The chiral magnetic wave (CMW) is a collective mode in quark-gluon plasma originated from the chiral magnetic effect (CME) and chiral separation effect. Its detection in heavy-ion collisions is challenging due to significant background contamination. In Ref.~\cite{Zhao:2021yjo}, we have constructed a neural network which can accurately identify the CME-related signal from the final-state pion spectra. In this paper, we generalize such a neural network to the case of CMW search. We show that, after a updated training, the neural network can effectively recognize the CMW-related signal.
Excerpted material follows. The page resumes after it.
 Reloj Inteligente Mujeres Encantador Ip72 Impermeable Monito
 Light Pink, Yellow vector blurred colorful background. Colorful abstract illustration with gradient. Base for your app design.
Additionally, we assess the performance of the neural network compared to other known methods for CMW search.
将深度学习技术应用于手性磁波搜索
手性磁波(CMW)是夸克-胶子等离子体中的一种集体模式,源于手性磁效应(CME)和手性分离效应。由于严重的背景污染,在重离子碰撞中探测CMW具有挑战性。在Ref.~\cite{Zhao:2021yjo}中,我们构建了一个神经网络,可以从终态先驱谱中准确地识别CME相关信号。在本文中,我们将这种神经网络推广到CMW搜索中。结果表明,经过更新训练后,神经网络可以有效识别 CMW 相关信号。此外,我们还评估了神经网络与其他已知的 CMW 搜索方法相比的性能。
本文章由计算机程序翻译,如有差异,请以英文原文为准。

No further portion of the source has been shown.